Elder brothers were merciless when it came to sports: AB de Villiers
De Villiers grew up in a competitive atmosphere, possibly the foundations of the cool temperment he keeps under unbelievable pressure – elder brothers Jan and Wessels made ABD earn every success he got as a child, be it in cricket or the other sports religously played in the household.
As the current Proteas captain recalls, “I had to carry the water and, after a long day, they would finally give me my chance. I was a little boy and they would all try to intimidate me. The bat was actually too heavy for me.
“They battled to get me out and they would get so frustrated that they’d bowl a couple of beamers at me to see what I would do. Saturday games at our house in Bela Bela were very competitive. My brothers were merciless. They were monsters. There were always a lot of tears—usually mine.”
Cast your mind to the impossible shots ABD seems to conjure up with ease, getting into postures no other batsman would dream of – and thank fortune that he had bullies for elder brothers. Otherwise, cricket would have been denied the whole new scope of improvization the scrawny lad from Pretoria has injected the game with.

WHAT TO DO:
1 > Render this sentence from the passage on AB de Villiers in Spanish: "Saturday games at our house in Bela Bela were very competitive."
2 > List every person the passage on AB de Villiers names.
3 > Proceed with the passage on AB de Villiers from its final sentence onward.
The rows have no connection to the passage on AB de Villiers.

Entries for bounding box labeling:
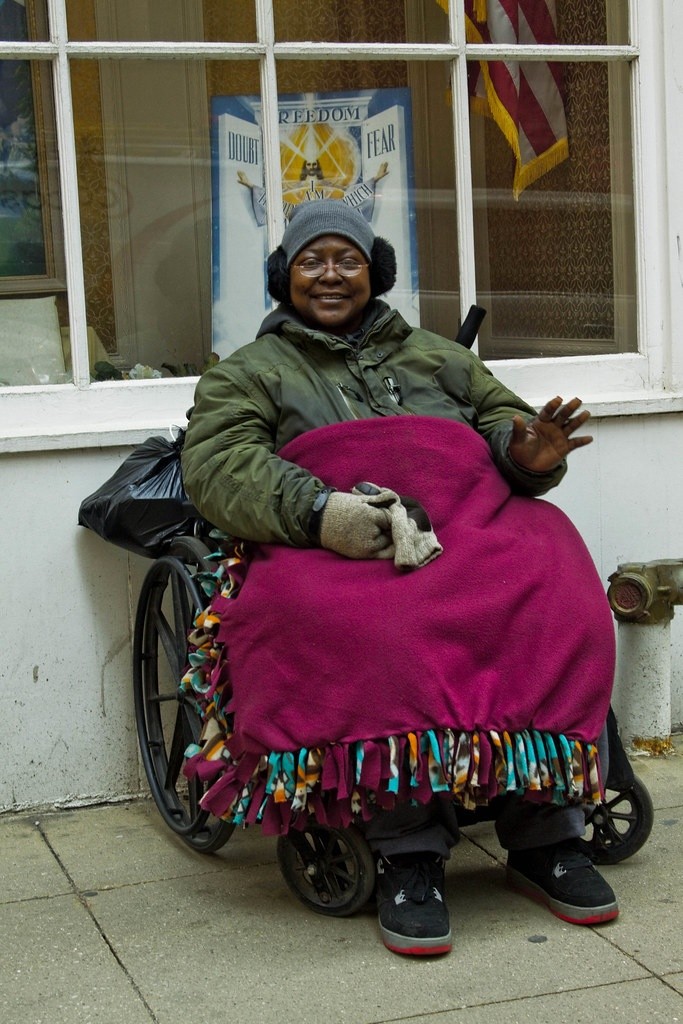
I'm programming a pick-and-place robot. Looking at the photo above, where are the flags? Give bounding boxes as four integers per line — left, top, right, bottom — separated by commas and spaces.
435, 0, 570, 202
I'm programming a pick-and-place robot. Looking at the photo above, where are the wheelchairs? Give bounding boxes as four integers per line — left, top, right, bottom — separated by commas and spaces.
132, 305, 655, 916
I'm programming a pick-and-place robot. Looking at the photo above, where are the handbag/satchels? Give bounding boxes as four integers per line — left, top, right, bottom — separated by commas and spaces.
77, 424, 234, 565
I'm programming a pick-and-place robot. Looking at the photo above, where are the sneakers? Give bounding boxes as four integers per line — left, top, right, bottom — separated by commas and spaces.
377, 848, 454, 954
506, 836, 619, 925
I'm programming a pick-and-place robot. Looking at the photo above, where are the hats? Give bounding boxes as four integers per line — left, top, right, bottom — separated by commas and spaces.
267, 200, 396, 309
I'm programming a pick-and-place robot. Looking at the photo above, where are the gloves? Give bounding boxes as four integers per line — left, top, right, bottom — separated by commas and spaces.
319, 489, 398, 559
352, 481, 444, 572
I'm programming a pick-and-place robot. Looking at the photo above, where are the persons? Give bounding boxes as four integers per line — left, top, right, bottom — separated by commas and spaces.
237, 154, 389, 226
180, 200, 619, 956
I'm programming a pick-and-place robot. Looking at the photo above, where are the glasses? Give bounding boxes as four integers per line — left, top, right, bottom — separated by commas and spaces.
290, 259, 369, 278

SOLVED PROBLEMS:
1 > Los partidos de los sábados en nuestra casa de Bela Bela eran muy competitivos.

2 > AB de Villiers, Jan, Wessels

3 >
Du Plessis and Afrikaanse Hoer Seunskool
Tennis was the sport ABD took an initial liking to, before leaving it behind for the the charm of team sports. He participated in numerous U-16 tournaments and even defeated Izak ven der Merwe in his first ever competitive game, a player who would go on to represent South Africa in tennis later.
When De Villiers enrolled in the famous Afrikaanse Hoer Seunskool at the age of 13, it was finally time for him to make the choice of which sport he wanted to make a living by. He met Faf du Plessis and Jacques Rudolph in the cricketing set-up of this famous school, and made it to the Under-14 cricket team of the school.
The rest, as they say, is history.
If the likes of Corey Anderson and Shakib al Hasan make up one’s definition of a complete all-rounder, an overview of ABD’s amazing life and career makes a drastic re-evaluation necessary in one’s worldview.